=== SUPPLIED PASSAGE ===
The House Always Wins
 
If you pull back the curtain on the mobile court, the collapsed building, the bridge that cracks six months after inauguration -- complete with the mandatory photo of the minister cutting a ribbon he never should have been holding -- you will find the same three figures standing in the shadows. The politician. The bureaucrat. The businessman.
 
This is the Iron Triangle -- a self-reinforcing alliance where each node feeds the other. The politician provides protection, the bureaucrat provides discretion, the businessman provides capital. Public resources flow in; private wealth flows out. It is an architecture so durable, so perfectly designed for its purpose, that it might be admired if its purpose were not the slow, systematic extraction of a nation's future.
 
This is not crude theft. The Iron Triangle has evolved far beyond the cartoonish villainy of cash in a briefcase. It operates through Tenderocracy -- the subtle and highly legalistic art of writing a public procurement document so precisely that only one pre-selected firm can win. The tender notice is published, the process is "competitive," the paperwork is immaculate, and yet the outcome is foretold.
=== SUPPLIED DATA ===
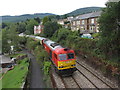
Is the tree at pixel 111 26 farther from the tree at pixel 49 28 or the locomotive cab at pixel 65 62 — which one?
the tree at pixel 49 28

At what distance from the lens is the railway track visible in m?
11.7

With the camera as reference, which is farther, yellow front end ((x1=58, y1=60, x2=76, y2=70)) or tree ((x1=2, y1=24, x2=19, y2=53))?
tree ((x1=2, y1=24, x2=19, y2=53))

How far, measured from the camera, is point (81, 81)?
1291 centimetres

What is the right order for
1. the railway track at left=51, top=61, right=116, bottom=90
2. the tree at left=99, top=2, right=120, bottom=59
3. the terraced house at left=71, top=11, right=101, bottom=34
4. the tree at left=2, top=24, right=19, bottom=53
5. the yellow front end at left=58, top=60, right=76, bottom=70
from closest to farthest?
the tree at left=99, top=2, right=120, bottom=59 < the railway track at left=51, top=61, right=116, bottom=90 < the yellow front end at left=58, top=60, right=76, bottom=70 < the terraced house at left=71, top=11, right=101, bottom=34 < the tree at left=2, top=24, right=19, bottom=53

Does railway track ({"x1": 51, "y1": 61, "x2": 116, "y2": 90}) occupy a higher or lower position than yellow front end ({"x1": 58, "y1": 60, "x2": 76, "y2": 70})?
lower

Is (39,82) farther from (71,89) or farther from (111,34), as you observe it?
(111,34)

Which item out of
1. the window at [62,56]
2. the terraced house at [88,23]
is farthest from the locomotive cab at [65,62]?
the terraced house at [88,23]

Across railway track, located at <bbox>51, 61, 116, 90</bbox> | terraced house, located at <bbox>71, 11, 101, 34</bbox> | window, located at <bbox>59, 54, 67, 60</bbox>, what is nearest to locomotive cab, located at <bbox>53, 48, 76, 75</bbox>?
window, located at <bbox>59, 54, 67, 60</bbox>

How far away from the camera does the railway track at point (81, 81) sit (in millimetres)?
11734

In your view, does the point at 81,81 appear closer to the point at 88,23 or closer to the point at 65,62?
the point at 65,62

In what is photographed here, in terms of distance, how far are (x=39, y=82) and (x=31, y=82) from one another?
1.24 metres

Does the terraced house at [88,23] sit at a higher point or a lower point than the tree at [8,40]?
higher

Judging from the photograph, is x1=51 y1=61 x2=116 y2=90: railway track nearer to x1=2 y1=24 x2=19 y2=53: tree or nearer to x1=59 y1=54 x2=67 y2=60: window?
x1=59 y1=54 x2=67 y2=60: window

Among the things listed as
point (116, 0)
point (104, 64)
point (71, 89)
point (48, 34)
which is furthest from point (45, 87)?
point (48, 34)
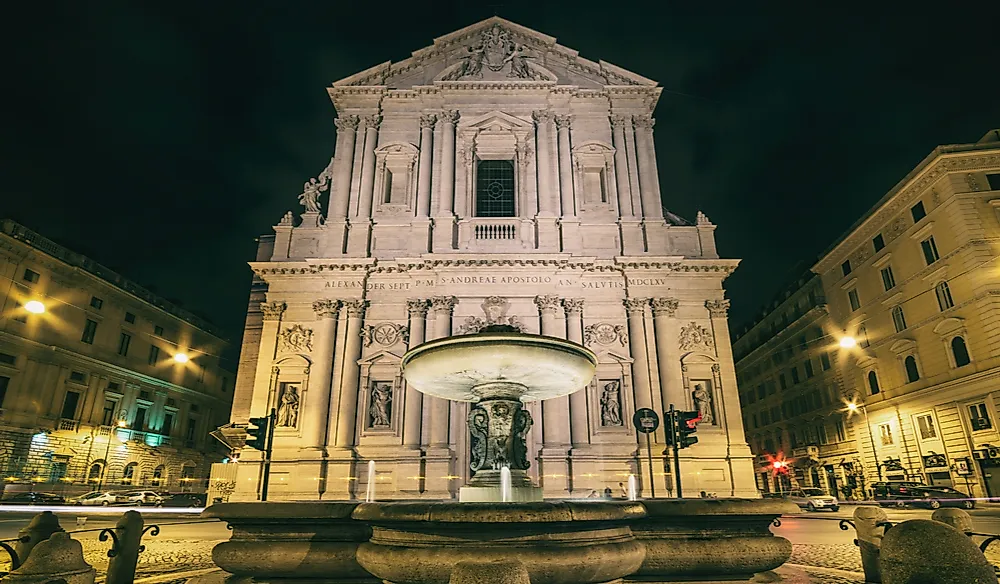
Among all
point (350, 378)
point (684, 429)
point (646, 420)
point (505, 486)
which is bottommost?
point (505, 486)

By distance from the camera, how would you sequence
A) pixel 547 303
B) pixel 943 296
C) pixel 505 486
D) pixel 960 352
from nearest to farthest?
pixel 505 486 < pixel 547 303 < pixel 960 352 < pixel 943 296

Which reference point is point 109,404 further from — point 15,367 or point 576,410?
point 576,410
===
* _WORK TO COMPLETE_
- 1) Do these statements agree with the passage on the Iron Triangle? (a) The bureaucrat's contribution is capital. (b) Tenderocracy shapes a procurement document so only one pre-selected firm can win. (c) The Iron Triangle still works mainly through cash in a briefcase. Answer yes or no for each, quoting the words that settle it.
- 2) Which figures make up the Iron Triangle in the passage on the Iron Triangle, and what does each one provide?
- 3) Continue the passage on the Iron Triangle from its last sentence.
The entries have no connection to the passage on the Iron Triangle.

* _RESULTS IN ORDER_
- 1)
(a) No: "the bureaucrat provides discretion, the businessman provides capital."
(b) Yes: "writing a public procurement document so precisely that only one pre-selected firm can win."
(c) No: "The Iron Triangle has evolved far beyond the cartoonish villainy of cash in a briefcase."

- 2)
- The politician provides protection.
- The bureaucrat provides discretion.
- The businessman provides capital.

- 3)
Between 2023 and 2025, eight of Bangladesh's largest mega-projects saw their combined costs surge from an initial estimate of $11.2 billion to a final bill of $18.6 billion -- a 68% overrun. These are not "cost overruns." They are the Iron Triangle's invoice, itemized and paid in full.
 
The circulatory system of this arrangement is the banking sector. Between 2009 and 2024, over Tk 25,000 crore of public money was injected into state-owned commercial banks to keep them breathing. The capital shortfall across the banking sector now exceeds Tk 1.55 lakh crore.
 
By September 2025, non-performing loans had surged to over 30% of total loans -- a figure that so alarmed the International Monetary Fund that it launched an investigation into years of data concealment. These are not "bad loans." They are the cost of maintaining the Triangle, and the bill is sent to you.
 
Mostofa Sarwar Farooki's 2024 political satire 840, also known as Democracy Private Limited, understands this machinery better than any policy brief. The film -- a spiritual sequel to his cult classic 420, the title itself a sardonic admission that the absurdities have only doubled -- features a mayor who does not simply rule.
 
He orchestrates. Every crisis is an opportunity for a new deal, a new tender, a new performance. The genius of the film is not that it exposes a broken system; it shows us a system that is functioning exactly as designed, for those inside it. The rest of us are merely the audience.
 
The Script When Things Fall Down
 
Every system built on extraction will eventually produce catastrophe. A building constructed with substandard materials procured through Tenderocracy will collapse. A ferry will sink. A fire will kill. When this happens, the state pivots to a well-rehearsed script that we can call Fait Accompli Governance: The art of presenting a preventable disaster as an irreversible, tragic act of God, in order to foreclose accountability.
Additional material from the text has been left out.